We don't see much Pinter on Austin stages. For a playwright whose membership in the 20th century canon is so firmly established, Austin companies have been rather shy about producing his work – aside from a lone 2009 production of The Collection from Hyde Park Theatre, one has to have a pretty strong recall to remember the last time a full production of the Nobel Prize laureate's work appeared on a local stage. So the very fact that audiences have the chance to see a production of Betrayal, one of the English playwright's finest works, is noteworthy on its own.
In this Chaotic Theatre production, the setting is moved from London to the U.S., and the costuming choices suggest that it's no longer set so strictly in the Seventies, as Pinter intended. It remains, of course, as aptly titled as ever. The play deals with the series of betrayals that occur throughout the course of a seven-year affair between Emma (Carrie Stephens) – the wife of Robert (Andrew Black, who also directs), a New York-based publisher – and Jerry (Samuel Grimes), Robert's best friend. Told through a series of vignettes that move in reverse chronological order, we see the precise ways in which all three parties betray one another – through lies, conspiracies, and omissions.

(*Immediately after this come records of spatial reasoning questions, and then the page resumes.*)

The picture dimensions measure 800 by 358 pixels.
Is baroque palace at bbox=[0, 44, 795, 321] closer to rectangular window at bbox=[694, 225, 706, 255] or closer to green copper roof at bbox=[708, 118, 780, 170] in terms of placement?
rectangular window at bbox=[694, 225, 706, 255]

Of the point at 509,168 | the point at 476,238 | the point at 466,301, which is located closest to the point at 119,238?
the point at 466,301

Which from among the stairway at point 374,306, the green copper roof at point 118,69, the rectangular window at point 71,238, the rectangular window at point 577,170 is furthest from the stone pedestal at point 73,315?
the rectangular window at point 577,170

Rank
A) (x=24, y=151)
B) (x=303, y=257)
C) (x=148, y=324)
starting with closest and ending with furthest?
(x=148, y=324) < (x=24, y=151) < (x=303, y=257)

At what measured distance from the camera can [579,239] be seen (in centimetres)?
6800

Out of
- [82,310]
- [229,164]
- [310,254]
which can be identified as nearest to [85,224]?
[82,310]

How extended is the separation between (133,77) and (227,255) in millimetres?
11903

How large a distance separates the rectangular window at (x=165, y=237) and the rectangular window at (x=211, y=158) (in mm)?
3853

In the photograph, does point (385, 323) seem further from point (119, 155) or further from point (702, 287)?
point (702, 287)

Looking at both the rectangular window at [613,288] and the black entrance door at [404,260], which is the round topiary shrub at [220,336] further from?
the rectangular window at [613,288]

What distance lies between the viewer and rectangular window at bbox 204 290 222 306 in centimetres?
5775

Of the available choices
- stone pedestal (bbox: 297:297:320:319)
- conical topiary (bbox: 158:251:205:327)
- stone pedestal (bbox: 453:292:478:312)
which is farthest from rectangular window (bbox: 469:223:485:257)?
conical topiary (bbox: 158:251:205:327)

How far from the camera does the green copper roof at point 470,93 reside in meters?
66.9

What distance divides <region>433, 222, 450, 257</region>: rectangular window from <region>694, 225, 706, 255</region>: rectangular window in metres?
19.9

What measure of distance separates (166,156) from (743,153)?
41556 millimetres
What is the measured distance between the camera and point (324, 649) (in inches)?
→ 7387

In many ways, those things make Betrayal a hard script to screw up. As long as the lies and omissions reveal themselves in the subtle ways that Pinter wrote them, most productions will deliver on the richness of the material. Chaotic's take on the script is no exception to that, but it also frequently fails to take advantage of some of the opportunities presented by the play. While Stephens is excellent as Emma – she wears the weight of her secrets throughout every scene, regardless of whether she's scared, delighted, tired, or sad – and Grimes' Jerry does a fine job balancing naïveté with charm, Black struggles as the third in their love triangle. His performance is frequently stilted. He plays Robert as neither affable, vulnerable, nor menacing, relying instead on performative tricks – a raised voice, an affected tone – to convey what's written to be subtle revelations. The missed opportunities are frustrating; a scene early in the second act, when Robert confronts Emma with his knowledge of the affair, remains static and one-note. He continues to raise his voice at her, even as the power dynamic between them subtly shifts once he begins asking her for details – flattening a scene that's written to be extremely tense.
What we get instead of that sort of tension is an opportunity to see Betrayal in a raw form. The subtleties are frequently rolled over, but the stage is well dressed, the costumes fit well, and the script remains intact and affecting. Given how long it may be before we see Betrayal again on an Austin stage, that'll have to be enough.